Posting in Cities
The pictures were taken under partly cloudy conditions, so some views are darkened, and the entire earthquake zone is not yet available under high magnification. But viewing it is still a humbling experience.
Google has updated its satellite views or Port-au-Prince, Haiti, clearly showing the earthquake's devastation and tent cities on any empty ground there is to find.
The pictures were taken under partly cloudy conditions, so some views, like the one at right, are darkened, and the entire earthquake zone is not yet available under high magnification.
But viewing it is still a humbling experience.
I thought of calling this a bird's eye view so as to avoid offense, but that does not do justice to the tech demonstration. You can click around the map on any browser, jumping up or down magnifications, in ways no bird could.
I chose the headline also because the achievement illustrates how helpless we are in the face of disaster. Haitians were quick to invoke the name of God in the wake of what happened, but much of this destruction is man-made.
The severity of the Haiti earthquake barely exceeded that of the 1989 Loma Prieta earthquake in San Francisco, yet the devastation there is total because there is no functioning government and there were no effective building codes. I render unto Caesar responsibility for government and building codes.
The Google views show that while we can see anything, in extreme detail, we do not yet have the power to affect everything, or to alleviate suffering as we would like. This disaster is 10 times worse than Hurricane Katrina, wiping out all authority, and while we're doing all we can it doesn't seem near enough.
Jan 20, 2010
You're probably using Google Chrome. For whatever reason, posts on Smartplanet and other sites get screwed up with Chrome. Something about line feeds getting improperly inserted. I use Chrome as my primary browser, but if I am posting something more than a sentence or two that I'd like others to be able to read without getting distracted, I post using IE.
The feeling I get is one of helplessness. We are doing an immense amount, and have moved a lot of people in quickly by conventional standards, but the scope of the devastation, and the speed with which buried people turn into rotting corpses, along with the speed with which survivors can turn into savages under the pressure of hunger and thirst, is sometimes too much to bear. Bush lost America in New Orleans. He was never the same politically after that, because we saw the pictures and saw the helplessness and felt more should have been done. I don't know if more could have been done any faster with Haiti, but I get the same feeling watching its tragedy as I did with Katrina. That's unfair. But life is unfair. P.S. -- How do you get your comment lines to line up so well, John? Mine look good while I'm writing, but the margins never seem to play out once they post.

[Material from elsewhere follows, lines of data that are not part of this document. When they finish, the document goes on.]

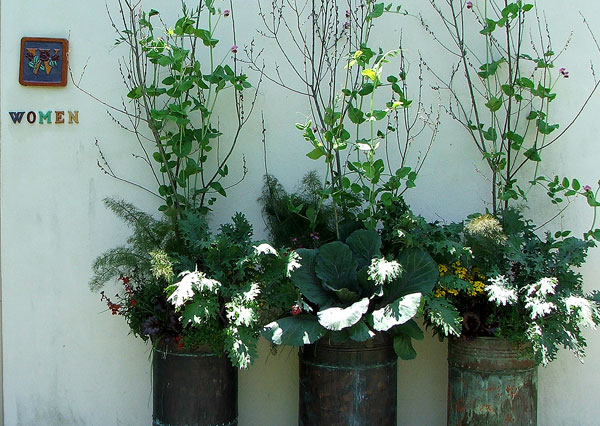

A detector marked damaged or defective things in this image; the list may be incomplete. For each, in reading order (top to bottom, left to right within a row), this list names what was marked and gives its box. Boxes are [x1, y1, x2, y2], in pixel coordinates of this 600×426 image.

rusty metal barrel [151, 348, 238, 424]
rusty metal barrel [298, 334, 396, 424]
rusty metal barrel [446, 338, 540, 424]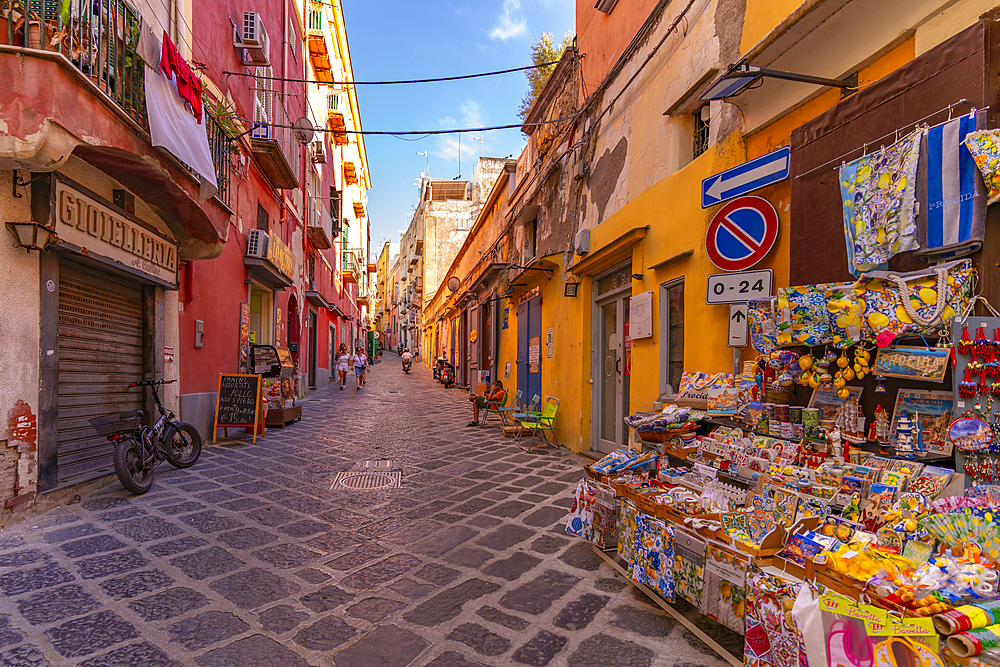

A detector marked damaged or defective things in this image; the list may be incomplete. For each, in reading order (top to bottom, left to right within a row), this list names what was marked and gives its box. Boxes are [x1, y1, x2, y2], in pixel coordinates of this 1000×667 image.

peeling plaster wall [0, 170, 42, 508]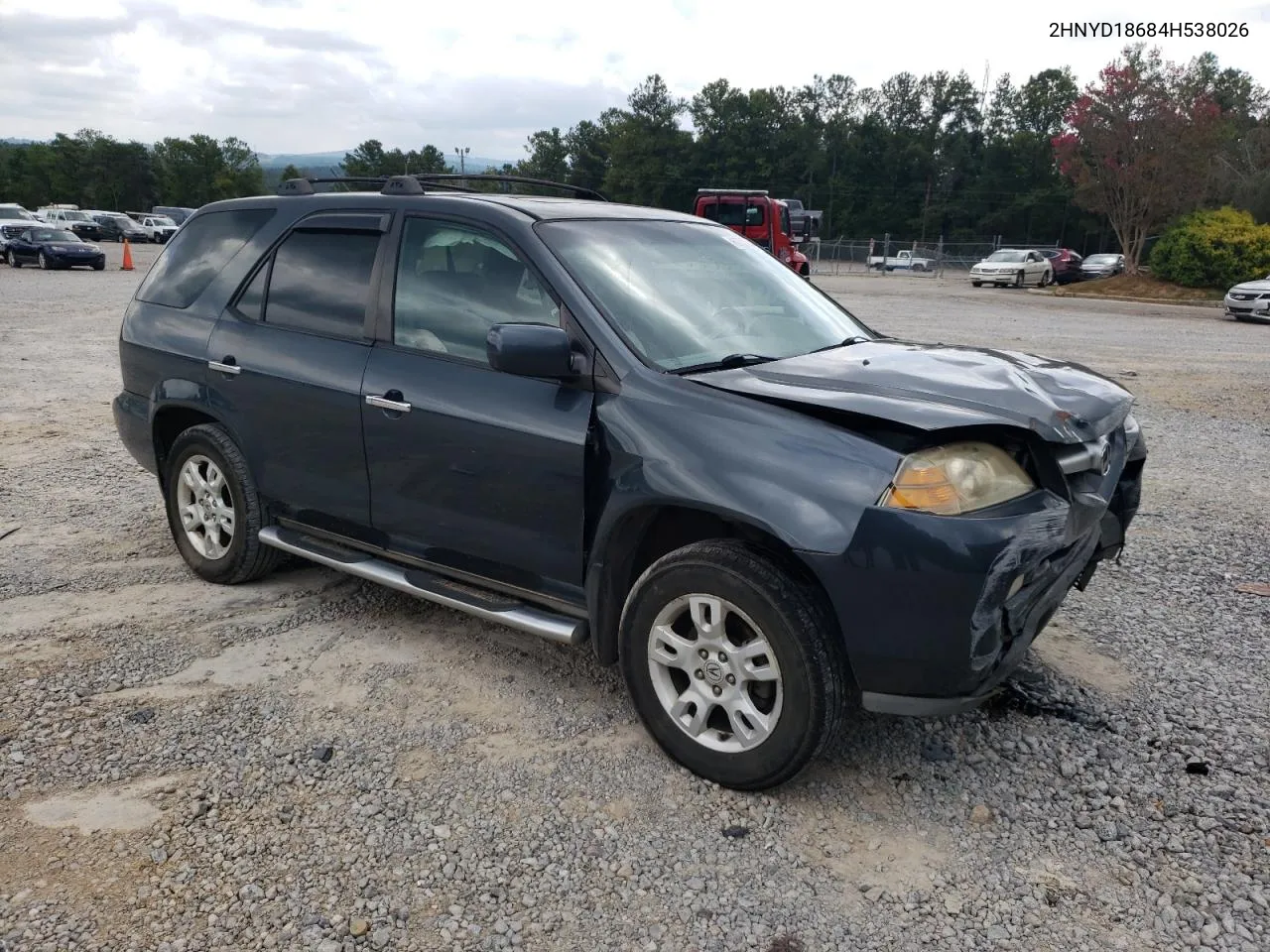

The tragedy and scope of the Haitian earthquake is astounding. I will ad that it's was both a lack of a functioning government as well as poverty is responsible for the degree of devastation. The two play off each other. You can't have growth and wealth without a functioning and stable government, and you can't afford to build to codes as we do in America without some degree of wealth. The upside of this tragedy (if there is one) is that we live in an age where the outside world became aware of the devastation almost immediately. Photos transmitted via the Internet and satellite instantly relayed the scope of the destruction, and Americans responded immediately. Planes with volunteers and supplies were headed south within hours. By the first day, tens of millions of dollars were raised. The only limitation wasn't resources or willingness, but the lack of space to park the incoming planes with relieve workers and supplies at a nearly destroyed airport. If this had happened a mere century ago, most American's would not have even heard about it for months, and our ability to provide aid in any meaningful way would have been limited.